Wednesday, October 26, 2011
"A Comparison"
I have started reading a collection of Sylvia Plath's work-- not her poetry, but her essays. "Dark" poetry has never really been my thing. However, I am always interested in how authors write about writing. I am fascinated by the process and like seeing how it compares to what goes on in my mind when I'm writing. This particular collection, which contains the short story "Johnny Panic" was edited in 1979, more than a decade after Plath's death. What really caught my eye was the introduction, a short, but telling one, written by Plath's former husband, Ted Hughes. At first, I read the intro with a sort of cold distance. I don't know too much about the two poets' marriage, but from what I remember from undergraduate school, Hughes was portrayed as an unfaithful misogynist.
While reading, it struck me how critically and cooly Hughes wrote of his former wife's work. That just seemed to confirm for me what a bad person this Hughes guy really was. However, as he continued, I started to realize that Sylvia Plath was not an easy woman to live with. She was critical towards family and friends, which stemmed from her insecurities within herself. She obsessed over her writing, wanting to obtain an unrealistic level of success that allowed no time for a healthy or happy life. Towards the end of her life, she was too self-involved with depression to even accomplish much with the pen. And she always thought she was failing, comparing herself with other popular female writers of the time. It is hard to believe, as I read her beautifully written essays and think, "Why can't I do that?" I guess we all love to hold ourselves to an unreachable standard.
Tuesday, October 18, 2011
Happy Hallowreading!
After shopping for a book for my friends' baby, I have been reminded (again) of my love for children's books. It is so much more enticing than the shallow-themed, emotionally-driven Young Adult lit on which I, as a secondary English teacher, need to be informed. Don't get me wrong. There are a few gems out there (John Greene, Louise Rennison, Walter Dean Myers can put out some good ones that I can handle reading); however, it is those amazing picture books that sparked my imagination as a kid and let me experience things I have never experienced before. Maybe it's just my nostalgia that makes these books more endearing than, say, Brave New World or The Scarlett Letter (which is still one of my faves). Or maybe it's just that children's books don't yet touch upon the bleakness that can be found in real, adult life. I regret that I tend to take pride in my love for the dark, depressing, or even banal. However, nothing beats the end of The Napping House, when everyone is playing in the sunny, front yard. Or in Stellaluna, when the little bat is reunited with his family. Or when the little girl in The Talking Eggs has a struck of good luck. I do love these books!
Sunday, October 9, 2011
Chipping Away My Pride
Last week I had the privilege of getting to hear Fritz Kling speak. He has been very involved in global missions and has traveled the world assessing what is needed around the globe and where missions is headed with younger generations.

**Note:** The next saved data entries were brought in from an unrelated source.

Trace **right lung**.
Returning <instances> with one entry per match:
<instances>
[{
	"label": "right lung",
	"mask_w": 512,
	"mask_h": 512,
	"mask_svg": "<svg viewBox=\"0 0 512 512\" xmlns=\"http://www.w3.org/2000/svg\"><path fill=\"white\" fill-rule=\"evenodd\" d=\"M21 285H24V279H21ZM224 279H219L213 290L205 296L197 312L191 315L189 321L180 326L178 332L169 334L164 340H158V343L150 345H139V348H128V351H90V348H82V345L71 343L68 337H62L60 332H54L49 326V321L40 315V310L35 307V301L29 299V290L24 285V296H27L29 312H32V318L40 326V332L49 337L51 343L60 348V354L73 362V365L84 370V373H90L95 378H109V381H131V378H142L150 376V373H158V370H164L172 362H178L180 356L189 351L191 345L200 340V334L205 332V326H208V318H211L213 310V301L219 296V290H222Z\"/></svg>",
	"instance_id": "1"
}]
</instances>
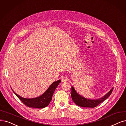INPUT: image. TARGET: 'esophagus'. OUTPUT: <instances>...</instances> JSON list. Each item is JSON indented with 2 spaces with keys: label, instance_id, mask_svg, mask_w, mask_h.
<instances>
[{
  "label": "esophagus",
  "instance_id": "34e87169",
  "mask_svg": "<svg viewBox=\"0 0 126 126\" xmlns=\"http://www.w3.org/2000/svg\"><path fill=\"white\" fill-rule=\"evenodd\" d=\"M62 82H65V81H67V77H64V76H63L62 77Z\"/></svg>",
  "mask_w": 126,
  "mask_h": 126
}]
</instances>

It was encouraging to hear someone who is so educated in global trends speak truthfully about the pros and cons to my generation of missionaries. He applauded our passion, particularly for justice and aid, along with our ability to stay connected to what is going on in various parts of the globe. However, he mentioned that with all of this focus on justice can come an ignorance of the gospel and its power. He also mentioned how apt we are to hop around from country to country, without dedicating significant time to one particular mission. After the talk, he remembered another characteristic of our generation-- a need for options. We feel hesitant to commit to a particular job, because it isn't the "complete package." Our generation tends to have this romanticized notion of career; it must push us intellectually, must have a good salary with benefits, must allow us to be creative, must have a fun work environment, must change the world...

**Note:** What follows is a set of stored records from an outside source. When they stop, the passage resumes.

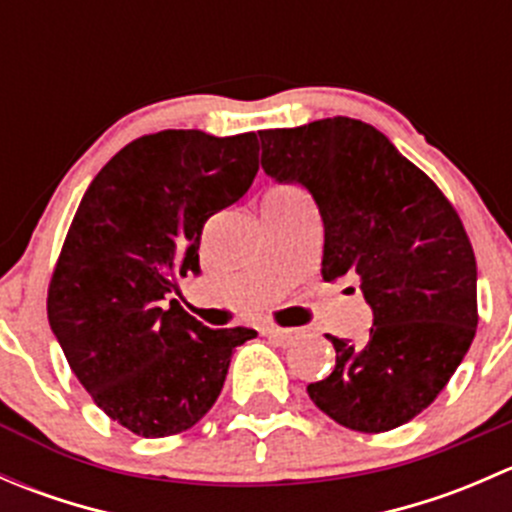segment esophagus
<instances>
[{"mask_svg": "<svg viewBox=\"0 0 512 512\" xmlns=\"http://www.w3.org/2000/svg\"><path fill=\"white\" fill-rule=\"evenodd\" d=\"M262 334L270 339H275L277 344H282V347H287V344L297 342L299 337H302V329H285V327H265L262 329Z\"/></svg>", "mask_w": 512, "mask_h": 512, "instance_id": "1", "label": "esophagus"}]
</instances>
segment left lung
Returning a JSON list of instances; mask_svg holds the SVG:
<instances>
[{"label": "left lung", "instance_id": "obj_1", "mask_svg": "<svg viewBox=\"0 0 512 512\" xmlns=\"http://www.w3.org/2000/svg\"><path fill=\"white\" fill-rule=\"evenodd\" d=\"M262 168L312 193L322 277L359 280L374 327L364 344L327 334L337 366L307 386L329 418L391 431L433 404L478 327V270L456 208L374 126L334 116L260 131Z\"/></svg>", "mask_w": 512, "mask_h": 512}]
</instances>
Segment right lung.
<instances>
[{"label":"right lung","instance_id":"add662e5","mask_svg":"<svg viewBox=\"0 0 512 512\" xmlns=\"http://www.w3.org/2000/svg\"><path fill=\"white\" fill-rule=\"evenodd\" d=\"M257 156L255 133L141 136L98 170L66 232L46 297L51 332L98 409L136 436L195 426L235 347L257 337L165 302L175 277L200 272L203 227L247 193Z\"/></svg>","mask_w":512,"mask_h":512}]
</instances>
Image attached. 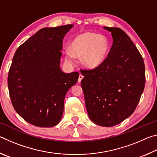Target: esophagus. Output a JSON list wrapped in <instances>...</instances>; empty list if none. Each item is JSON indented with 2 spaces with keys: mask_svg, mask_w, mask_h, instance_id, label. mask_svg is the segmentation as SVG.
Here are the masks:
<instances>
[{
  "mask_svg": "<svg viewBox=\"0 0 157 157\" xmlns=\"http://www.w3.org/2000/svg\"><path fill=\"white\" fill-rule=\"evenodd\" d=\"M83 78H84V76L82 75H81V74L79 75V78H78V82H79V83H80L81 81H82V79H83Z\"/></svg>",
  "mask_w": 157,
  "mask_h": 157,
  "instance_id": "34e87169",
  "label": "esophagus"
}]
</instances>
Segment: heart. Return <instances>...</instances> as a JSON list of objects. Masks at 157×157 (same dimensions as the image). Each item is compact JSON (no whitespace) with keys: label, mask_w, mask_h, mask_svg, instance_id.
<instances>
[{"label":"heart","mask_w":157,"mask_h":157,"mask_svg":"<svg viewBox=\"0 0 157 157\" xmlns=\"http://www.w3.org/2000/svg\"><path fill=\"white\" fill-rule=\"evenodd\" d=\"M108 39L104 35L94 33H82L76 36L71 48H65L63 54L66 59L73 62L75 57H81L82 62L87 68L97 67L107 56L109 50Z\"/></svg>","instance_id":"b5f03b06"}]
</instances>
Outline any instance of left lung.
Segmentation results:
<instances>
[{"instance_id":"1","label":"left lung","mask_w":157,"mask_h":157,"mask_svg":"<svg viewBox=\"0 0 157 157\" xmlns=\"http://www.w3.org/2000/svg\"><path fill=\"white\" fill-rule=\"evenodd\" d=\"M106 59L91 70H82L81 86L89 118L100 126L112 127L136 109L145 84L143 59L129 36L118 28Z\"/></svg>"}]
</instances>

I could very much relate to all these things he was saying. He said that when he started attending church as a young adult, you couldn't pick and choose the specific jobs you volunteered for. If you were on a volunteer list, you were signing yourself up for everything. I personally belief that people have specific gifts that lend them to work in specific areas, but Fritz has a point about our pickiness. So what if I don't enjoy working with little kids? It should be my joy to be helping out the Church, in whatever avenue is open to me.
A lot of these topics are touched upon in his book, The Meeting of the Waters: 7 Global Currents that will Propel the Future Church. I really recommend it to anyone who has a passion for missions, justice, or international cultures.

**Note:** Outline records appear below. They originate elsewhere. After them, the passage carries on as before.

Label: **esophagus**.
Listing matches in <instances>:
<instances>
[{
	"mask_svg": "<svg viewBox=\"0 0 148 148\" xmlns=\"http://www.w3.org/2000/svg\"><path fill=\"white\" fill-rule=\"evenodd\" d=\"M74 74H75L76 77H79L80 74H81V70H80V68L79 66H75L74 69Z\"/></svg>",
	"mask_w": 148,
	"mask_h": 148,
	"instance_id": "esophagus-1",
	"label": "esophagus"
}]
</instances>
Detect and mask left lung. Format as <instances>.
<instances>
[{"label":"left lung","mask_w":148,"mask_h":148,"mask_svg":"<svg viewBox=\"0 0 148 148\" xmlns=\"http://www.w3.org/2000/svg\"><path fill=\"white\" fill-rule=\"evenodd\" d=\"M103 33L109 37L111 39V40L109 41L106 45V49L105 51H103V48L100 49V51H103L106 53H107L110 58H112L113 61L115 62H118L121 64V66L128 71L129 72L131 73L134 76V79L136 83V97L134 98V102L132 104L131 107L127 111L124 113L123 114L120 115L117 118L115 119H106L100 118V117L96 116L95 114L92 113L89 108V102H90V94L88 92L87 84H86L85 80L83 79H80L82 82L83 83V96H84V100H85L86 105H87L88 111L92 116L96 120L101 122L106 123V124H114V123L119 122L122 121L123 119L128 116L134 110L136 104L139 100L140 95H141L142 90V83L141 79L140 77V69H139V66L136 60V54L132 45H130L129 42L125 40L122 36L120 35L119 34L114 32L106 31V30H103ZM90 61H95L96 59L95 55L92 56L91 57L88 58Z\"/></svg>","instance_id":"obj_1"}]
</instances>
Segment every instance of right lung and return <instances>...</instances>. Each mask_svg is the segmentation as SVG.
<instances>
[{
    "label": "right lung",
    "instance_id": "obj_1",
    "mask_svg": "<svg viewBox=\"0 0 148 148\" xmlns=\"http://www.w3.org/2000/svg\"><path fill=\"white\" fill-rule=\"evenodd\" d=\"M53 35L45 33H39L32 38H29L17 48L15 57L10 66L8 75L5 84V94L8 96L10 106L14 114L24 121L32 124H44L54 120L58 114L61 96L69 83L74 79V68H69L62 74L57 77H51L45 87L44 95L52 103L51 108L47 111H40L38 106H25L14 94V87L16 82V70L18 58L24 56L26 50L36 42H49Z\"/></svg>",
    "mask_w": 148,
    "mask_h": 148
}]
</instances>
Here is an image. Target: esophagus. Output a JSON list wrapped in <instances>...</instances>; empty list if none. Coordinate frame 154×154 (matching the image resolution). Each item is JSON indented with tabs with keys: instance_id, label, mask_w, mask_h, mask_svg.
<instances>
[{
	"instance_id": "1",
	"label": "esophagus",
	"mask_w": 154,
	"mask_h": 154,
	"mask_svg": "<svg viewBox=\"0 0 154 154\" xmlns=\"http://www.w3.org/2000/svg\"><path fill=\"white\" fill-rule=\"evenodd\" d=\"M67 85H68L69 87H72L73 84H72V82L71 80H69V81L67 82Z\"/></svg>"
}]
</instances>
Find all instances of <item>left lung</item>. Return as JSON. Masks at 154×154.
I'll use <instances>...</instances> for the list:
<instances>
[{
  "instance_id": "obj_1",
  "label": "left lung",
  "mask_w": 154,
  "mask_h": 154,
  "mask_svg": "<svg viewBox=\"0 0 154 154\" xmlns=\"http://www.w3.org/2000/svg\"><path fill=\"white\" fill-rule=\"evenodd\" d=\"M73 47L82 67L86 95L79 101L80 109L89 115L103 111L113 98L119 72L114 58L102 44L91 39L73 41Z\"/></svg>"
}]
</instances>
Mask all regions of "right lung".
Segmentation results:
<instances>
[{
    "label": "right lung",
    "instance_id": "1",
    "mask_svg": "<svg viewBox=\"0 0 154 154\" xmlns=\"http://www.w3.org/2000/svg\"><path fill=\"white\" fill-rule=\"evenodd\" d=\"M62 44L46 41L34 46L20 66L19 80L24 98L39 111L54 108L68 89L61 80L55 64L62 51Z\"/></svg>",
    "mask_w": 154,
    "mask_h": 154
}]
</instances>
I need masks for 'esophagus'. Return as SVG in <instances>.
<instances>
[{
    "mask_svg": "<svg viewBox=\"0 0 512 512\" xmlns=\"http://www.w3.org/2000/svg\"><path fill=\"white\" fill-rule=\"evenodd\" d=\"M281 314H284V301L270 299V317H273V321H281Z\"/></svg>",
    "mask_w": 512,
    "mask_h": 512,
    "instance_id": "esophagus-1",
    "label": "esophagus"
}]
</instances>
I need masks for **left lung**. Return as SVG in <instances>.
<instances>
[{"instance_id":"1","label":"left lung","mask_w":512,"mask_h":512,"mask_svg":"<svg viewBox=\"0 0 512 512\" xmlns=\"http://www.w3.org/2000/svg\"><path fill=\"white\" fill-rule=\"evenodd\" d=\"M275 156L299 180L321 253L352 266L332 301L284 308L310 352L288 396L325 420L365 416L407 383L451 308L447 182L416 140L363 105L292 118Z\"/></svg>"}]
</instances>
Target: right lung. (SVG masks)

Fritz left us with an analogy that I completely needed to hear. He spoke about Prague, and how, during the Soviet occupation, the beautiful mosaic and cobblestone streets were covered with cement. The Communists did this so those in Prague wouldn't think to hope for anything more beautiful in life, so they would be content to walk about daily, in a gray haze of uniformity. As soon as the Soviets left, the Czech people took sledge hammers to the streets, revealing the beautiful designs that once represented their culture. No one knows the names of the individuals who broke up the cement to display the streets-- and it doesn't matter. What matters is the end result and how people were ultimately affected.
Another daily reminder of how my work in Mundri is not about me. I am not going around talking to people and trying to form partnerships just so I can be built up as some sort of hero. I am meeting with people so they, too, can take a sledge hammer and work alongside me to create a positive change in a needy region.